María es un personaje histórico real, que realiza de manera transparente, en
plenitud, algo que cada ser humano esconde en sí, más o menos oculto por el
pecado: la huella de Dios, su imagen y, por tanto, la capacidad de responder
positivamente a la llamada del Dios que viene a pasear y comunicarse con él “a
la hora de la brisa”. María significa y realiza lo mejor de la humanidad, su
núcleo no contaminado por el pecado y, por tanto, la que vive en lugar abierto,
la que no se esconde.
El papel de
María es fundamental en la venida de Dios a nuestro mundo. Porque, al ser
nosotros imágenes de Dios, es decir, libres, no puede Él comunicarse con
nosotros y entrar en nuestro mundo sin nuestro consentimiento. Pues sin ese
consentimiento libre Dios no se haría presente como amigo, hermano (en Cristo),
Padre, salvador… Y no podría despejar el temor que nos atenaza y la vergüenza
que nos empuja a escondernos. María, con el valor que da la confianza, acoge la
Palabra, arriesga y se pone libremente al servicio del mayor proyecto de
liberación que han conocido siglos: he aquí la sierva, hágase.
Este
encuentro luminoso, pleno de bendiciones y alegres palabras nos hace comprender
cuál es el verdadero templo de Dios, el lugar en el que quiere habitar entre
nosotros: es el corazón mismo del hombre, su corazón de carne, la carne que
acoge a la Palabra y que, al acogerla, se hace presente en medio de nosotros.

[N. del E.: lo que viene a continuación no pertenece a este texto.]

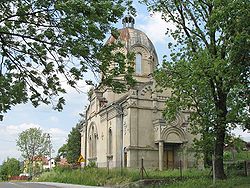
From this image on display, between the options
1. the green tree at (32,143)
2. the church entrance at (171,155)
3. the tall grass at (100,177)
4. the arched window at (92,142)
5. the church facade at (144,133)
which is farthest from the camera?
the green tree at (32,143)

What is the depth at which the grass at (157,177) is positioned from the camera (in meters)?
22.2

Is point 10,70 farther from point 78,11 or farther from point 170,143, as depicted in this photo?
point 170,143

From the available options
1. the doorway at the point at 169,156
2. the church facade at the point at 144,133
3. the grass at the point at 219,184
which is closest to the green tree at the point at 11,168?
the church facade at the point at 144,133

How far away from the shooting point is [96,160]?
51500 mm

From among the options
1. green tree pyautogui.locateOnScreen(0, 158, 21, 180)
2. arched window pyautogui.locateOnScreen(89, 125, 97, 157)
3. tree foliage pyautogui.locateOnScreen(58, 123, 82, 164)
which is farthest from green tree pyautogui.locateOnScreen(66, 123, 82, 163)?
green tree pyautogui.locateOnScreen(0, 158, 21, 180)

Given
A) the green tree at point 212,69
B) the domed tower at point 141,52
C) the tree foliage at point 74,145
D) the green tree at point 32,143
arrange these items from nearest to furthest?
the green tree at point 212,69
the domed tower at point 141,52
the tree foliage at point 74,145
the green tree at point 32,143

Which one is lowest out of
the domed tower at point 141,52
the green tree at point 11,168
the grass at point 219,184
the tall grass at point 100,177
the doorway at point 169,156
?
the green tree at point 11,168

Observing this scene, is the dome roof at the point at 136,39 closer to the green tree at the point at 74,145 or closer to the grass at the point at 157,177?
the grass at the point at 157,177

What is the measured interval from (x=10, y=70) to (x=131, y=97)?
32.9 m

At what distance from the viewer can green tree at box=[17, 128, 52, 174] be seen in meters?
92.1

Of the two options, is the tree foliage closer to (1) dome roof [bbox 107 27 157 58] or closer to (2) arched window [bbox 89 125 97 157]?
(2) arched window [bbox 89 125 97 157]

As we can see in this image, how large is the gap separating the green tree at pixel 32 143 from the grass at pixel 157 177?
47.7 metres

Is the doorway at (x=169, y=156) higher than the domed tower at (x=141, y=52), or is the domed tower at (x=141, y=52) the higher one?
the domed tower at (x=141, y=52)

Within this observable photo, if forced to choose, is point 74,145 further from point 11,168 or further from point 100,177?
point 11,168
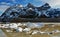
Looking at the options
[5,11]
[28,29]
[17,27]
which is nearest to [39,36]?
[28,29]

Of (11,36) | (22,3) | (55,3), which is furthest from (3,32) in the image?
(55,3)

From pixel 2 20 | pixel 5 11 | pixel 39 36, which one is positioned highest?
pixel 5 11

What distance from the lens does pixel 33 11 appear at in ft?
5.66

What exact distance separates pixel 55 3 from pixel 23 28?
51cm

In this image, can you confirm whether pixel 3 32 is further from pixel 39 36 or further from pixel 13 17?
pixel 39 36

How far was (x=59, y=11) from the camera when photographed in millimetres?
1732

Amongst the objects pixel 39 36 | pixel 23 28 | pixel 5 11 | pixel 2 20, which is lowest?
pixel 39 36

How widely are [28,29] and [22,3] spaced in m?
0.33

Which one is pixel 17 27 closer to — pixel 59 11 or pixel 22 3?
pixel 22 3

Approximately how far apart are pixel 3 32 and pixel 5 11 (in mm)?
261

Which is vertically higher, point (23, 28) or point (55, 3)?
point (55, 3)

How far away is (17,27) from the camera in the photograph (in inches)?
67.7

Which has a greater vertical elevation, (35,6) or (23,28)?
(35,6)

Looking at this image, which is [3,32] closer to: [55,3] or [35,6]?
[35,6]
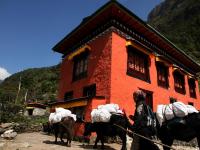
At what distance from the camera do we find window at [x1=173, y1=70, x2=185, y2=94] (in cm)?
1839


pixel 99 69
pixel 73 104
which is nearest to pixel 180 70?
pixel 99 69

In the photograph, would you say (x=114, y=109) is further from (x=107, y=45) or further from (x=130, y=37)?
(x=130, y=37)

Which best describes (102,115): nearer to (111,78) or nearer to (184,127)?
(184,127)

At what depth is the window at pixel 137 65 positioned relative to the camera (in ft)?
45.2

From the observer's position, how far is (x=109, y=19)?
13.3 metres

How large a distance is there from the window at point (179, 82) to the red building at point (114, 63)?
0.70 ft

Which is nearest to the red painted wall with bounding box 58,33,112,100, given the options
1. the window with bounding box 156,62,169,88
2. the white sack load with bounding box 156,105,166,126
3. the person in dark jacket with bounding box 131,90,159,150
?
the window with bounding box 156,62,169,88

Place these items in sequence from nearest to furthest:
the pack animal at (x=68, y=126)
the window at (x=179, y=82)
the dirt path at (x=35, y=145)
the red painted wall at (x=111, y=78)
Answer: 1. the dirt path at (x=35, y=145)
2. the pack animal at (x=68, y=126)
3. the red painted wall at (x=111, y=78)
4. the window at (x=179, y=82)

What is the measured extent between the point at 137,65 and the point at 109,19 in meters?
3.57

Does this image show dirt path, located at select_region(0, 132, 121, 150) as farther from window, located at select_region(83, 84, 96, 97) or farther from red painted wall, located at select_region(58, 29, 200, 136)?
window, located at select_region(83, 84, 96, 97)

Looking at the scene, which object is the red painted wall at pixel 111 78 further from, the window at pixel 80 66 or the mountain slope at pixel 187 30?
the mountain slope at pixel 187 30

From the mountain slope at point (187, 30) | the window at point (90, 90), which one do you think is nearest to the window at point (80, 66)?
the window at point (90, 90)

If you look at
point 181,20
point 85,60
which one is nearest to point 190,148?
point 85,60

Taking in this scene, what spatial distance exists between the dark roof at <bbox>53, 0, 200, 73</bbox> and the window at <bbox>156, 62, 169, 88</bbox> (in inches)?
58.9
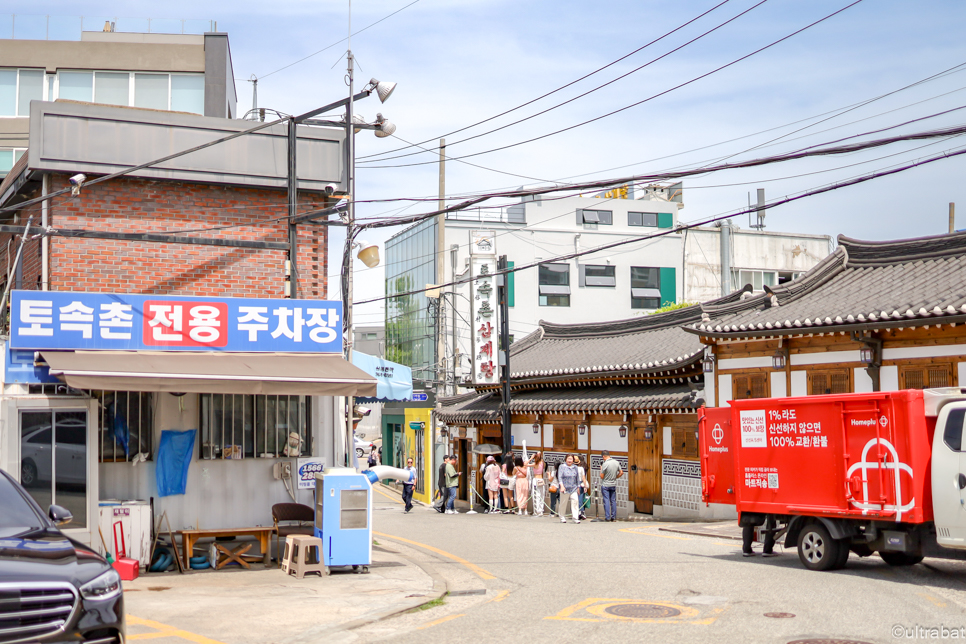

Es un templo vivo, del que cada uno de nosotros somos piedras vivas, la
humanidad de Cristo es la piedra angular y María y su “sí” han sido la puerta
de entrada.
La liturgia
de hoy es toda ella luminosa y alegre. Es verdad que el destino del que ha de
nacer no será en absoluto fácil ni triunfante. Y es que los temores y los
orgullos no dejarán de acosar su presencia y de cerrarse al diálogo. Pero en
María descubrimos otra posibilidad que se nos abre a todos: vencer el temor con
la confianza, el orgullo con la humildad, y la voluntad de dominio con la
disposición al servicio. Podemos intentar hacer nuestro su sí, y convertirnos
de este modo nosotros mismos en ángeles que anuncian buenas noticias, procuran
encuentros salvíficos, transmiten bendiciones y preparan templos vivos y
abiertos en los que Dios encuentra un lugar donde habitar en medio de los
hombres. Porque, como nos recuerda hoy Pablo, el misterio de Cristo, mantenido
en secreto durante siglos, no se ha encarnado para permanecer escondido entre
las cuatro paredes de una pequeña capilla sectaria, sino para ser manifestado y
dado a conocer a todas las naciones, a todos los hombres y mujeres del mundo,
que estuvieron representados ante el ángel por el sí de María.